Nous avons à recevoir d’elle et à développer les qualités dont elle a fait preuve dans sa vie spirituelle. Comme le disait Benoît XVI à Lourdes, en 2008, « s’en remettre pleinement à Dieu – comme le fit Marie par son fiat et par toute sa vie – c’est trouver le chemin de la liberté véritable. Car en se tournant vers Dieu, l’homme devient lui-même. Il retrouve sa vocation originelle de personne crée à l’image et à la ressemblance de Dieu ». Marie, par son exemple, nous recrée, elle est la nouvelle Ève.
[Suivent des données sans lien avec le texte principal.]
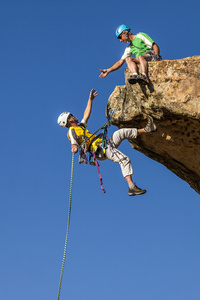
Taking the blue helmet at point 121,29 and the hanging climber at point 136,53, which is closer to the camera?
the hanging climber at point 136,53

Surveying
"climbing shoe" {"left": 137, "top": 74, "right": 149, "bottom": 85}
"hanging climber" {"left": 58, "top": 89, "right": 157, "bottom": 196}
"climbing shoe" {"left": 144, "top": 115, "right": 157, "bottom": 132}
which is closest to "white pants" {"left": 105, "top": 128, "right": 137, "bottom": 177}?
"hanging climber" {"left": 58, "top": 89, "right": 157, "bottom": 196}

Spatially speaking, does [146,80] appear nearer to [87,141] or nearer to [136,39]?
[136,39]

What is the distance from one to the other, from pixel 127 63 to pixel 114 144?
177 centimetres

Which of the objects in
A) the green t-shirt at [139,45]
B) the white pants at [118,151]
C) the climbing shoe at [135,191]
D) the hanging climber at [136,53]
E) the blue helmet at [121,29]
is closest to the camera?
the climbing shoe at [135,191]

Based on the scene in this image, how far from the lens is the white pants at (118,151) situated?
1159 cm

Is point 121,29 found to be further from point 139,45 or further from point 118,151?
point 118,151

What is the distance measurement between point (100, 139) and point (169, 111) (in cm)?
175

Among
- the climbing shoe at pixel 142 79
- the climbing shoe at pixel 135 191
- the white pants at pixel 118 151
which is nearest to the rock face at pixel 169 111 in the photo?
the climbing shoe at pixel 142 79

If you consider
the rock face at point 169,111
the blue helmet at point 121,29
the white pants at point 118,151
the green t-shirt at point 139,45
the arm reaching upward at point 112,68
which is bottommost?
the white pants at point 118,151

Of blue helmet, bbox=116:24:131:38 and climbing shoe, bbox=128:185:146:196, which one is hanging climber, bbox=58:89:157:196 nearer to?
climbing shoe, bbox=128:185:146:196

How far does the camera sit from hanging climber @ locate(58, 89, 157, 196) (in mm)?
11645

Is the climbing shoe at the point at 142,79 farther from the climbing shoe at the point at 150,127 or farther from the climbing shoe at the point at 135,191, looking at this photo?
the climbing shoe at the point at 135,191

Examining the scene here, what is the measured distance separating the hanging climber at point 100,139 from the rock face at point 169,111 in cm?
51

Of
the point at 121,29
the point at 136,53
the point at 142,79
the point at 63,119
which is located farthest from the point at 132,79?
the point at 63,119
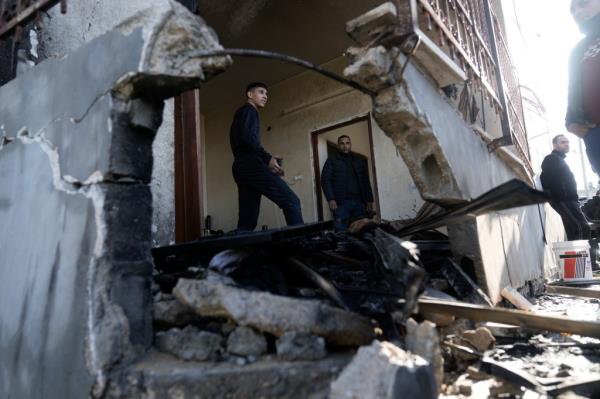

Nous devons devenir disponibles comme elle à la Parole de Dieu et à la volonté divine qu’elle contient ; nous devons consentir avec promptitude à ce que cette volonté nous demande ; nous devons lui être fidèle à travers toute notre vie dans une attitude d’obéissance aimante et filiale. Ainsi, en imitant Marie, nous imiterons Jésus, lui dont la nourriture fut toujours de faire la volonté du Père.